◆ **WHAT YOU WILL DO**
Starting at the line containing "How far away is [166,155]" and ending at the final line, recast those lines as a Markdown table with the columns No. and Line. Number each row and omit blank lines.

◆ **PROVIDED MATERIAL**

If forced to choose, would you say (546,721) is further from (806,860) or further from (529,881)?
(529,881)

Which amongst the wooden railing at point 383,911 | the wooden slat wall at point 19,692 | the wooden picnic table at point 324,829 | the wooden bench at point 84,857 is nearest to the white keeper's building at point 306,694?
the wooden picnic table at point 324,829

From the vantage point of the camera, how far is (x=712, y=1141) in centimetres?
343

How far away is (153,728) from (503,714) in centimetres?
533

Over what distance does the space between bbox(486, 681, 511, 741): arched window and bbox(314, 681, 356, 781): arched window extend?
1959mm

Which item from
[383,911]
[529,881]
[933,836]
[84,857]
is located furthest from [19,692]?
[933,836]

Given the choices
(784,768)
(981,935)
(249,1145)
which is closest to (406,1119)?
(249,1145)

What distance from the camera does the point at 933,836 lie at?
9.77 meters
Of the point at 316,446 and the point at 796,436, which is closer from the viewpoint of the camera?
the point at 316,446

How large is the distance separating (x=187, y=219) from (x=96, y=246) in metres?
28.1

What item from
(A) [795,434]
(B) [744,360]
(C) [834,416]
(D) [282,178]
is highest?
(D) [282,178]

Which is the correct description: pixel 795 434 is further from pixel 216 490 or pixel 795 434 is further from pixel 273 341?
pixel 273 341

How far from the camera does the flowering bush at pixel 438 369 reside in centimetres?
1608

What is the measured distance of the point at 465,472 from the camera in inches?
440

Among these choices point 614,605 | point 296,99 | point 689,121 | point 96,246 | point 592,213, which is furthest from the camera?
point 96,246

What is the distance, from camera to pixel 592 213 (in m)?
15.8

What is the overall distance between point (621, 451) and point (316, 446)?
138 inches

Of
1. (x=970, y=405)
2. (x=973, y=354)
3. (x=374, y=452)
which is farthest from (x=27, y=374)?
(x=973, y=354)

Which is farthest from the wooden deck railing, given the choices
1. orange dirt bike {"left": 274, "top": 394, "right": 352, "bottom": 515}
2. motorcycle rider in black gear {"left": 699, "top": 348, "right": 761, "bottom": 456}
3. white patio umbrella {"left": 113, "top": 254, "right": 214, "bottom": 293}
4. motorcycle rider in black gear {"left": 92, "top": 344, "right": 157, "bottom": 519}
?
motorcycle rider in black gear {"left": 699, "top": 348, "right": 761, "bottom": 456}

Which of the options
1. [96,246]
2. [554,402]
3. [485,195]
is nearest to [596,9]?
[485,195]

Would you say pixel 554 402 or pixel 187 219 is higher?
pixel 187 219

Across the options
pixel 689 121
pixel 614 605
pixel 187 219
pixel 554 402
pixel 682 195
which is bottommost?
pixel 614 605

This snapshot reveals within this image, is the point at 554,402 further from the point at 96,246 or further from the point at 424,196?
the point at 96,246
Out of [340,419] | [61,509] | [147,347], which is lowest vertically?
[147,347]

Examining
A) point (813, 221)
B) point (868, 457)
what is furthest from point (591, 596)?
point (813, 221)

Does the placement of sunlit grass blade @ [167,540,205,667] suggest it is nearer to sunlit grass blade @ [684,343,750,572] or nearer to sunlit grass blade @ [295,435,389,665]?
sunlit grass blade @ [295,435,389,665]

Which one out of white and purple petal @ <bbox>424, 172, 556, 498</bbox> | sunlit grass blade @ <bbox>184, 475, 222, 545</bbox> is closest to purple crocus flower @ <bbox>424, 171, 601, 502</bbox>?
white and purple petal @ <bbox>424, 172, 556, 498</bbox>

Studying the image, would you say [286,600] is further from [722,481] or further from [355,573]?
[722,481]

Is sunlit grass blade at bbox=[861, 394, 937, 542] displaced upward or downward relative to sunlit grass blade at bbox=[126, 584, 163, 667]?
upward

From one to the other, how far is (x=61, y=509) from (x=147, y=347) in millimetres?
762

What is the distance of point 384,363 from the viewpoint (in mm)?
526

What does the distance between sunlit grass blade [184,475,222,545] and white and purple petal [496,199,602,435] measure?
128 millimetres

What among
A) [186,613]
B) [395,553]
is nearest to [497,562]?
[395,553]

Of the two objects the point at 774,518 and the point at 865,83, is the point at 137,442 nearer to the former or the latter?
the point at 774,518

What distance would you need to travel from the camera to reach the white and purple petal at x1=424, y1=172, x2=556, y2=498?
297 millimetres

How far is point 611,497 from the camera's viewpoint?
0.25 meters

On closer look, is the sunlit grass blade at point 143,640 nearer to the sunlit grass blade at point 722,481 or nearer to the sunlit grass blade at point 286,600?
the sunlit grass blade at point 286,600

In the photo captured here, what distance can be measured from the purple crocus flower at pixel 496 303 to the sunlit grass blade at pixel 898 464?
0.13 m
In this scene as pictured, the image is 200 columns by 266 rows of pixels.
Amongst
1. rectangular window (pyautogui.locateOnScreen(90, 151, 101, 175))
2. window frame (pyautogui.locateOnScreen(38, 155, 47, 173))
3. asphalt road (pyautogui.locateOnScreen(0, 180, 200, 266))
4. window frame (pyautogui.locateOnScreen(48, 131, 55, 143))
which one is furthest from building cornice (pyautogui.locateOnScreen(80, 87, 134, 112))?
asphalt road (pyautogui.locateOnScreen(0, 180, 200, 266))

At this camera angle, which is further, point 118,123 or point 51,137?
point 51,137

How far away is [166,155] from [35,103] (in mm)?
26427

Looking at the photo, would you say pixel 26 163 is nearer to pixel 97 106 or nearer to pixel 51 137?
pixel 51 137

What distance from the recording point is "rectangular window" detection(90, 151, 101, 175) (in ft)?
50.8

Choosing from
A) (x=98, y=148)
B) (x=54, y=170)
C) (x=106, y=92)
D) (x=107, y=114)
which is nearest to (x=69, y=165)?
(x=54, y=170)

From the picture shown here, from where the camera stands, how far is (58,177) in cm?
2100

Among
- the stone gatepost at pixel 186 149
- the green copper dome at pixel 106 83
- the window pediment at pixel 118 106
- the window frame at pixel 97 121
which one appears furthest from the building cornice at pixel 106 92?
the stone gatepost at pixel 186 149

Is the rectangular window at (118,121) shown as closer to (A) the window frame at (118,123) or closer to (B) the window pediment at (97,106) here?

◆ **IN RESPONSE**
| No. | Line |
|---|---|
| 1 | How far away is [166,155] from [35,103] (in mm)? |
| 2 | 26427 |
| 3 | Looking at the photo, would you say pixel 26 163 is nearer to pixel 97 106 or nearer to pixel 51 137? |
| 4 | pixel 51 137 |
| 5 | What distance from the recording point is "rectangular window" detection(90, 151, 101, 175) (in ft)? |
| 6 | 50.8 |
| 7 | Choosing from |
| 8 | A) (x=98, y=148) |
| 9 | B) (x=54, y=170) |
| 10 | C) (x=106, y=92) |
| 11 | D) (x=107, y=114) |
| 12 | which is nearest to (x=69, y=165)? |
| 13 | (x=54, y=170) |
| 14 | From the picture shown here, from where the camera stands, how far is (58,177) in cm? |
| 15 | 2100 |
| 16 | Among |
| 17 | - the stone gatepost at pixel 186 149 |
| 18 | - the green copper dome at pixel 106 83 |
| 19 | - the window pediment at pixel 118 106 |
| 20 | - the window frame at pixel 97 121 |
| 21 | which one appears furthest from the building cornice at pixel 106 92? |
| 22 | the stone gatepost at pixel 186 149 |
| 23 | Is the rectangular window at (118,121) shown as closer to (A) the window frame at (118,123) or closer to (B) the window pediment at (97,106) here? |